Texto ->
══════

O governo espanhol e a Generalitat estão de costas voltadas há muito tempo. O resultado do referendo de domingo deu força a Carles Puigdemont, que deverá declarar unilateralmente a independência da Catalunha nos próximos dias. Numa semana marcada por duras trocas de palavras e com as primeiras alterações a sucederem na economia catalã, o futuro é incerto.

Semana dura culminará na declaração de independência. O que virá depois?
Notícias ao Minuto

08:25 - 07/10/17 por Pedro Bastos Reis

Mundo Catalunha

O fosso que separa Madrid e Barcelona continua a aumentar e a expectativa em torno da cada vez mais inevitável declaração unilateral de independência da Catalunha faz aumentar a tensão, bem como as questões relativamente ao futuro da região. 

Na passada terça-feira, no mesmo dia em que o rei Felipe VI falou ao país, o chefe do governo da Catalunha (Generalitat), Carles Puigdemont, anunciou a intenção de proclamar a independência da região “nos próximos dias”. A data prevista para que tal acontecesse começou a ser avançada para a próxima segunda-feira, dia 9 de outubro, mas, antecipando-se, o Tribunal Constitucional espanhol suspendeu a sessão do parlamento catalão marcada para esse dia, isto depois de Puigdemont manifestar a intenção de comparecer na sessão plenária para legitimar os resultados do referendo do passado domingo.

Posto isto, e tendo em conta que ainda não é certo se a sessão de segunda-feira vai ou não acontecer, é pouco provável que a declaração de independência ocorra nesse dia. Nesse sentido, o chefe da Generalitat agendou a sua presença no parlamento catalão para o dia seguinte, 10 de outubro, com o intuito de “informar sobre a situação política atual”.

══════

Dados em bruto ->
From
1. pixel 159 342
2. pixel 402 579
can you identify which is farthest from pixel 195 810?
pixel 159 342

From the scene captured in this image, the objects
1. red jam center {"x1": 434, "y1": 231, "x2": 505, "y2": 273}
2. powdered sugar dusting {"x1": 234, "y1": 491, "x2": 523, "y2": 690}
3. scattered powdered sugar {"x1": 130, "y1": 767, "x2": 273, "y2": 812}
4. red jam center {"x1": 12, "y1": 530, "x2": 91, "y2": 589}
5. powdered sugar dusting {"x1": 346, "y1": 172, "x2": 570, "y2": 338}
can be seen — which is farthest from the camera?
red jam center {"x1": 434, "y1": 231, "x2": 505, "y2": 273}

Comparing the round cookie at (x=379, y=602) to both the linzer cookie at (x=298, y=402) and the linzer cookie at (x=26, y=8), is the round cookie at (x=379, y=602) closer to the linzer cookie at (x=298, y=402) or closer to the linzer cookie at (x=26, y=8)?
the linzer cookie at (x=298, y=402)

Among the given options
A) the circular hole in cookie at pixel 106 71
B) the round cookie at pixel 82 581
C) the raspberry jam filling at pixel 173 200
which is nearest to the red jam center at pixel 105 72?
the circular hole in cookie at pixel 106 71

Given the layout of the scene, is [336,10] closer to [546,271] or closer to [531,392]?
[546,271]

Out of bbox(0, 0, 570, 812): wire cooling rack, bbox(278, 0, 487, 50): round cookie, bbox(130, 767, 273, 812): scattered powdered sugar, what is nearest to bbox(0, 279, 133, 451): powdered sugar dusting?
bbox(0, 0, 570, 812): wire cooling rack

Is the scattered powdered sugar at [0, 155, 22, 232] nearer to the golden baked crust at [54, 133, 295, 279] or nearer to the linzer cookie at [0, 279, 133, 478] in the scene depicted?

══════

Exercícios propostos ->
[A] Segundo o texto, para que dia agendou Carles Puigdemont a sua presença no parlamento catalão?
[B] Transcreva do texto, sem qualquer alteração, o trecho de "Mundo Catalunha" a "futuro da região.".
As linhas não têm qualquer papel nestes exercícios.

Soluções ->
[A] Para o dia 10 de outubro.

[B]
Mundo Catalunha

O fosso que separa Madrid e Barcelona continua a aumentar e a expectativa em torno da cada vez mais inevitável declaração unilateral de independência da Catalunha faz aumentar a tensão, bem como as questões relativamente ao futuro da região.